Denied a proper Test career, Richards did what any man of his gifts would do—he turned the lesser stages into his own personal dominion. In England, he accumulated over 15,000 runs for Hampshire, forming an almost mythical partnership with Gordon Greenidge. In Australia, he torched bowlers with an insatiable hunger. Against an MCC attack led by Dennis Lillee and Tony Lock, he played perhaps his most famous innings—325 runs in a single day at the WACA, an innings so effortless that it seemed to trivialize the very notion of difficulty in batting.

And yet, in the very midst of his supremacy, Richards often seemed to be battling boredom. The game, in its regular structure, was too easy. He created challenges for himself—playing an over with the edge of his bat, hitting six boundaries in a clockwise pattern around the field, even throwing his wicket away once a century seemed inevitable. Greatness, for him, needed a greater test.

The What-Ifs of Cricketing Fate

Don Bradman once declared that Richards was at least as good as Hobbs and Hutton. And yet, while those legends sculpted their legacies over decades, Richards was left with a mere four Tests. One can only speculate how he might have fared across the decades—against Holding and Roberts on the fire-laden pitches of the Caribbean, against Lillee and Thomson on the hostile decks of Australia, against Chandrasekhar and Bedi on the turning tracks of India.

Could he have amassed 10,000 runs? Would he have stood among the pantheon of the greatest openers?
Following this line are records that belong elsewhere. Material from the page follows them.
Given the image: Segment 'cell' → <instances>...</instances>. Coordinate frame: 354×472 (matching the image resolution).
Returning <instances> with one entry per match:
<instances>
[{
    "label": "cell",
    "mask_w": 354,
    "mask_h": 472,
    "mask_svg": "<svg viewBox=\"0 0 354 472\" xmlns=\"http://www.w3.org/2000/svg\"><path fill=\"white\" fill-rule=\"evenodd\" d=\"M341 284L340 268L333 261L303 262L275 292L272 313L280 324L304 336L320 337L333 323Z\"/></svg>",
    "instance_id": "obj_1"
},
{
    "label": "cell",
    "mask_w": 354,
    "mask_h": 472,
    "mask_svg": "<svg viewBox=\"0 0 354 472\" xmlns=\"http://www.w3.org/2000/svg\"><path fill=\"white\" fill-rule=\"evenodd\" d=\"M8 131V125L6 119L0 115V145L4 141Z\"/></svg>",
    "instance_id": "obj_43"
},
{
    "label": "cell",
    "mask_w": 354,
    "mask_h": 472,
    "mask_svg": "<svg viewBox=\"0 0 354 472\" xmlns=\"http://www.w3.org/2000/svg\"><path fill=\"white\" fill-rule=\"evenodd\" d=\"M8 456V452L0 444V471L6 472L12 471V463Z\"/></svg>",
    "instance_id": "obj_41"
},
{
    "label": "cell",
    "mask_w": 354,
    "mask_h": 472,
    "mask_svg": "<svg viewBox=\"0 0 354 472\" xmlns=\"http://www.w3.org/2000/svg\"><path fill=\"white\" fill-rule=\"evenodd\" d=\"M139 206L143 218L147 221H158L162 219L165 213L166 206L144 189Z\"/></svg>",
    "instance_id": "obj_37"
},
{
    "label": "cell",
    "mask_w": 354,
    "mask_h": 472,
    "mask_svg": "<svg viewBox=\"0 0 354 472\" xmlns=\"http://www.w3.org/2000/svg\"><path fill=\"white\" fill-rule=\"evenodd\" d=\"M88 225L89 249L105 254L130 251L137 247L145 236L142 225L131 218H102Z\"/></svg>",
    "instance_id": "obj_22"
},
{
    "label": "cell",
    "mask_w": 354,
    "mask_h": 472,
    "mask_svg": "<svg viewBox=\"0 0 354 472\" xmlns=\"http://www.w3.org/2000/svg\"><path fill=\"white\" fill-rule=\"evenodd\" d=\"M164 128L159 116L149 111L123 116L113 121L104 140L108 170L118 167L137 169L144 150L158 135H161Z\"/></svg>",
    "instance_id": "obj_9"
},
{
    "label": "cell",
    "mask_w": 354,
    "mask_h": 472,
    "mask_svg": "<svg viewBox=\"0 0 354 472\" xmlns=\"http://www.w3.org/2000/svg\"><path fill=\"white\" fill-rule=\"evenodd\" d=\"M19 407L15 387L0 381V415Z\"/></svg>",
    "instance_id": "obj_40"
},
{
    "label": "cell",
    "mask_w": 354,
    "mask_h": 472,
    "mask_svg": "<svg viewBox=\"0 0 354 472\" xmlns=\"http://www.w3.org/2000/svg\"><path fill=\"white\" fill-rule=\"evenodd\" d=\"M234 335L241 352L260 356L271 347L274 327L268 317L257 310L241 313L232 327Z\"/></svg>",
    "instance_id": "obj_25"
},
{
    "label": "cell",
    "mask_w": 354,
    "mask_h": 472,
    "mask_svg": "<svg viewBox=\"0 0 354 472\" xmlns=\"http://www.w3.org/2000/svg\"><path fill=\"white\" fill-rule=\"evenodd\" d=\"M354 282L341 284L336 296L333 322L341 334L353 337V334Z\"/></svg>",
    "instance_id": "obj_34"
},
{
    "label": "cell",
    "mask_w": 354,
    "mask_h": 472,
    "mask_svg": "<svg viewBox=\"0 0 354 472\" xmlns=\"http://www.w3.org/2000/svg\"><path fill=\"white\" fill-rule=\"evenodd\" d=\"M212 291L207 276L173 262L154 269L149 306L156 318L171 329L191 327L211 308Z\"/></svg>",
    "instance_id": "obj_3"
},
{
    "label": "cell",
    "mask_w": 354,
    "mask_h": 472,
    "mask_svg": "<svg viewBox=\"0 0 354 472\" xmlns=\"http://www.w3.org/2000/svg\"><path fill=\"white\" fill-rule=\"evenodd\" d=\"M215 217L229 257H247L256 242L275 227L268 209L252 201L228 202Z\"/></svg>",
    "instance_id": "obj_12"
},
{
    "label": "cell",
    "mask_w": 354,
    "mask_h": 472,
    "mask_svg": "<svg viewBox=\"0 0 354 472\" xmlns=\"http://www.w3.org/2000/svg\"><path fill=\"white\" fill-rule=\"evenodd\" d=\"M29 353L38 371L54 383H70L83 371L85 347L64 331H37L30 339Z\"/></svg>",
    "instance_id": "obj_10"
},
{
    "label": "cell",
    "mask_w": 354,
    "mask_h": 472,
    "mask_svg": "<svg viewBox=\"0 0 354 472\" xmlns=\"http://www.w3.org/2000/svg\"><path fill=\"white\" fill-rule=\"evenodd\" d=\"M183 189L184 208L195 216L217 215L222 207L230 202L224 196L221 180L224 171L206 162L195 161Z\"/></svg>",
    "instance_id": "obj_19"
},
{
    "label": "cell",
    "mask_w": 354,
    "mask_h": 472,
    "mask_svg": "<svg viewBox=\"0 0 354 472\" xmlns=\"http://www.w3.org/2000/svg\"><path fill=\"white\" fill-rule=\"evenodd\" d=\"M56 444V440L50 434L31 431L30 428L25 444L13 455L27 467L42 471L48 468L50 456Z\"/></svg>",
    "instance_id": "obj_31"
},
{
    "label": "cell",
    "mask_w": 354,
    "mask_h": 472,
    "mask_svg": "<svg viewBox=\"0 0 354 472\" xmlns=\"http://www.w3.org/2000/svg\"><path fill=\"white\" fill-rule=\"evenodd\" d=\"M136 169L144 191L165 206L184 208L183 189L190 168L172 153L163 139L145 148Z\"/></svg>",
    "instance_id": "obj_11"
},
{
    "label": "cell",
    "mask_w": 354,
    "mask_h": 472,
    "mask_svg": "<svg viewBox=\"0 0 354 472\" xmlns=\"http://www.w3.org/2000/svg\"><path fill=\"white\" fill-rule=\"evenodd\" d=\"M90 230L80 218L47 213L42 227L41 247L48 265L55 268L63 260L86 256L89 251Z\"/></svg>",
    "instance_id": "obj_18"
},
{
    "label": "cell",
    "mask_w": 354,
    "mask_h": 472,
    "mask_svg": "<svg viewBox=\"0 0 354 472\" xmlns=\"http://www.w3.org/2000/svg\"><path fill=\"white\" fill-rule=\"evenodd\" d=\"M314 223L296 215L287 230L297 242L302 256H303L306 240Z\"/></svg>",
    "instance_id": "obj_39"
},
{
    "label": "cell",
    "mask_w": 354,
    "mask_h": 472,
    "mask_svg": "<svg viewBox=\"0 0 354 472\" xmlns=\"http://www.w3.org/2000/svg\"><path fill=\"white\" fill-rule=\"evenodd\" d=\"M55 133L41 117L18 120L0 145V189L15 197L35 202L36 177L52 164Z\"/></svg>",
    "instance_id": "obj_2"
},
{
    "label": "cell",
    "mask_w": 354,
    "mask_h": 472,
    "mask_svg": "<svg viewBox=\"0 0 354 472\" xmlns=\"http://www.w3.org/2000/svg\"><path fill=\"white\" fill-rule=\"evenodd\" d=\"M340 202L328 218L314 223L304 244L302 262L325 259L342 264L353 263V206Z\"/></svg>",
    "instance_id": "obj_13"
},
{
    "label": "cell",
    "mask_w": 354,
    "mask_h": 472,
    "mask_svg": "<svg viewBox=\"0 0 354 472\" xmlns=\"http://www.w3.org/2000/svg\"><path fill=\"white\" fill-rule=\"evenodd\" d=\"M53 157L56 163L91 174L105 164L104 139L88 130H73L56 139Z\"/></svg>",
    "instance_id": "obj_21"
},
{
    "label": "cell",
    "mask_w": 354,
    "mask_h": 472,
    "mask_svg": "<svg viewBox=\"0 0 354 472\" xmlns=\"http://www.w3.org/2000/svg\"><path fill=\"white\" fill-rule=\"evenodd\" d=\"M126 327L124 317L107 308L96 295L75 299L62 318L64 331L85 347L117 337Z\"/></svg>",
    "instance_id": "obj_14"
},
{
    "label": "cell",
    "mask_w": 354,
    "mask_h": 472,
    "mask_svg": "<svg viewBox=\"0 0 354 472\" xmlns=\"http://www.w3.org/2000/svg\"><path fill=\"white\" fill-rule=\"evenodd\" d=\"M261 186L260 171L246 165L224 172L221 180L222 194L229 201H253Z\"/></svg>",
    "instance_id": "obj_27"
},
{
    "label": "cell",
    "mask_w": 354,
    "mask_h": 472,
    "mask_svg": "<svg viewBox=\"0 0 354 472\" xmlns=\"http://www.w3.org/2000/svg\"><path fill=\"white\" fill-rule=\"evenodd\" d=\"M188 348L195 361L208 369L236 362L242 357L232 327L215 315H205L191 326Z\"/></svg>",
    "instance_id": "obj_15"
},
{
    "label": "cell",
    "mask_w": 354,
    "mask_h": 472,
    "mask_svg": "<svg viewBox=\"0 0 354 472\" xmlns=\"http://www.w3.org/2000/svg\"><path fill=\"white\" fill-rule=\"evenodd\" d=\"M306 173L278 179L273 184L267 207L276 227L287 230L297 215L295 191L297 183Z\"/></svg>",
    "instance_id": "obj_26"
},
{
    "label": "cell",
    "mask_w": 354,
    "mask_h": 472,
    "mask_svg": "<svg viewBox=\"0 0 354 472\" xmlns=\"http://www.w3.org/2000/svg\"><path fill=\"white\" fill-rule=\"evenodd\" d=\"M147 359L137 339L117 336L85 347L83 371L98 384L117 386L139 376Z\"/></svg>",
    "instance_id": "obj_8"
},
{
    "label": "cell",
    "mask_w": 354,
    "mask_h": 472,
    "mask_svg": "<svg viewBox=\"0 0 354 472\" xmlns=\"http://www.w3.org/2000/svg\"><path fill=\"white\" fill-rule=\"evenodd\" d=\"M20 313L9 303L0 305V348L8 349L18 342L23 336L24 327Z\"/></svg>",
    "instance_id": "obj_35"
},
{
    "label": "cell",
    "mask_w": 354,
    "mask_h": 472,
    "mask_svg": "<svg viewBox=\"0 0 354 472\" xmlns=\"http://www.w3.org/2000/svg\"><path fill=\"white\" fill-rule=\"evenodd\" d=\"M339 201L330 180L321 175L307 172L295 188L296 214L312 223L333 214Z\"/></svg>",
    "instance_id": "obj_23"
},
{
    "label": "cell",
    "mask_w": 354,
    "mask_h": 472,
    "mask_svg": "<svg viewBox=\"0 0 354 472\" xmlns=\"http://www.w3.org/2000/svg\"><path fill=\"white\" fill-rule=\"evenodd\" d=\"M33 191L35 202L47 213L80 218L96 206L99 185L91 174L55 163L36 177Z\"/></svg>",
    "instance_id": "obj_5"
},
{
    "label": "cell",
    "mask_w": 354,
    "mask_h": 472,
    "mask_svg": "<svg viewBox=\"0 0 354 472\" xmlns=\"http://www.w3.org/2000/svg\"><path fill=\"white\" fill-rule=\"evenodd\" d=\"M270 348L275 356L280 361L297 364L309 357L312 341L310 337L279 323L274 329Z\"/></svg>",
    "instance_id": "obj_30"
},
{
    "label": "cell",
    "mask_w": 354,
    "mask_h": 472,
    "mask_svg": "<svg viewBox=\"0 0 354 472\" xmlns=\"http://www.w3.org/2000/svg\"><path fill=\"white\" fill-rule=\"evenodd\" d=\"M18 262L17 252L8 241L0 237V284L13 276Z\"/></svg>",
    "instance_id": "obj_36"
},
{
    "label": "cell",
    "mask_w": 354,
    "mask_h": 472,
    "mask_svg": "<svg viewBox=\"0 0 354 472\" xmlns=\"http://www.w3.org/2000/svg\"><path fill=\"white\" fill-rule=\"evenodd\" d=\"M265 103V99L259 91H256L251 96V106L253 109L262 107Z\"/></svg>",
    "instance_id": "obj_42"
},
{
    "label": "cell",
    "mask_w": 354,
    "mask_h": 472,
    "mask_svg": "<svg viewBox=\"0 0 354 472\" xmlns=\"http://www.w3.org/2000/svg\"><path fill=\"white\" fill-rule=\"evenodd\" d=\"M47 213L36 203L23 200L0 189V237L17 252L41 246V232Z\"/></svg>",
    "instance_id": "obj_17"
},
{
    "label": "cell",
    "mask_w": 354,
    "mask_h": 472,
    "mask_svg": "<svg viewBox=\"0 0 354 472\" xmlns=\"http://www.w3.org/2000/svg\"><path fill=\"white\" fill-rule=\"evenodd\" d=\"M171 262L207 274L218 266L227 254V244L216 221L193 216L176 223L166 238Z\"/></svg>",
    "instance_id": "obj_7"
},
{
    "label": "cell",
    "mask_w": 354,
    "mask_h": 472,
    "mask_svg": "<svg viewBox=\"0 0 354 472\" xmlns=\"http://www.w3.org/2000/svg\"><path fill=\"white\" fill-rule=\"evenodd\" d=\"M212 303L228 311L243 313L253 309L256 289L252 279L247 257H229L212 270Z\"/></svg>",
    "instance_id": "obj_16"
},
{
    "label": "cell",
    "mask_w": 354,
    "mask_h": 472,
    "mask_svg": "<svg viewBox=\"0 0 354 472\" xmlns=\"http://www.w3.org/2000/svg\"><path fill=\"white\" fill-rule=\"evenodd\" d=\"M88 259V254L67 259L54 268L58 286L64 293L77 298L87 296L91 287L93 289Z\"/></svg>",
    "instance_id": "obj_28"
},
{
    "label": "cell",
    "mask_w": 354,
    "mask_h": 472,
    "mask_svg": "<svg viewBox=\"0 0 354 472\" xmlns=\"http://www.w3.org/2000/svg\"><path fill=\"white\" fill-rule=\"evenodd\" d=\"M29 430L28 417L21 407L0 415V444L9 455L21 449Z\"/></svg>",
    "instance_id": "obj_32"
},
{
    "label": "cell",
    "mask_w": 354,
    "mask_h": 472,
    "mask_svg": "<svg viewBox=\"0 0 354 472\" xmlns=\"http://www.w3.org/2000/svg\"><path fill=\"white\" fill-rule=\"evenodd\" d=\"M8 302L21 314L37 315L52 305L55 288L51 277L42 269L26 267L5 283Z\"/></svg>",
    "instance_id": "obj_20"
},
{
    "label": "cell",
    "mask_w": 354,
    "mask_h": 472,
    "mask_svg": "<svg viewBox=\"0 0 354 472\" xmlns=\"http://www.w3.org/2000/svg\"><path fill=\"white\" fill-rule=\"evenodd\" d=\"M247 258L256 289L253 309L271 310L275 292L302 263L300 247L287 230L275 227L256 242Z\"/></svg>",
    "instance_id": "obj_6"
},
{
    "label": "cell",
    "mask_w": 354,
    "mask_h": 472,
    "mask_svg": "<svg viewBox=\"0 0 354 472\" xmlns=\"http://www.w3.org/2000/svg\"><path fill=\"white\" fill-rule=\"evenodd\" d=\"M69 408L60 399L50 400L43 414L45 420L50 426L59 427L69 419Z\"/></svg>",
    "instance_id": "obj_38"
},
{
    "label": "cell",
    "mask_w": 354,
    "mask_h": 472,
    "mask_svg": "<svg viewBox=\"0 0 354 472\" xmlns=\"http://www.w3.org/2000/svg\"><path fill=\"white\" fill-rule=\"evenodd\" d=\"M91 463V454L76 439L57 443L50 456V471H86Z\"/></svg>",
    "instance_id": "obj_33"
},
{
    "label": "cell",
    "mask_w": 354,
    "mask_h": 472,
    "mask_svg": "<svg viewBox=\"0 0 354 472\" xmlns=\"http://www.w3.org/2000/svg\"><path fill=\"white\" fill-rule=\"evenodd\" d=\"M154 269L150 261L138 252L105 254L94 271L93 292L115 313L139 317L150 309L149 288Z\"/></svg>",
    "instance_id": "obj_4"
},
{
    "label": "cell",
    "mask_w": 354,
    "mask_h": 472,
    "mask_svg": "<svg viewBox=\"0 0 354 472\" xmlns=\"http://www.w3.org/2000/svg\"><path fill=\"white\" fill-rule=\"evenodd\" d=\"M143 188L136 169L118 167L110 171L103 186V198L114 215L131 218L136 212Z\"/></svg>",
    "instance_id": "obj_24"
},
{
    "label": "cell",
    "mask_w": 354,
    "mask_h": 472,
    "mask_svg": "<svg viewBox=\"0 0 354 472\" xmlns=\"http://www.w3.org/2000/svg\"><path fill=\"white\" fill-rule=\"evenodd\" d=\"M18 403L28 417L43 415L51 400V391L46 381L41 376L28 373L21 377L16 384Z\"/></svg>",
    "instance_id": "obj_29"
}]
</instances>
The sport was robbed of these answers, leaving behind only whispers of what could have been.

A Legacy of Longing

Richards eventually transitioned to the commentary box, his voice carrying the echoes of a career that never fully materialized. At times, his public persona has been one of bitterness—quick to criticize modern batsmen, sceptical of contemporary cricket’s evolutions. Perhaps it is the frustration of knowing that the cricketing world saw only the tip of the mountain, while the true peak remained submerged beneath the currents of history.

And yet, Bradman’s final endorsement—selecting Richards as the opener for his all-time XI—ensured that the lost giant was never truly forgotten. It was a recognition that, despite playing just four Tests, Barry Richards’ name deserved to stand alongside the immortals.

Like Mauna Kea, his greatness remains partially hidden beneath the waters of circumstance. But for those who know where to look, Barry Richards stands among the highest peaks the game has ever seen.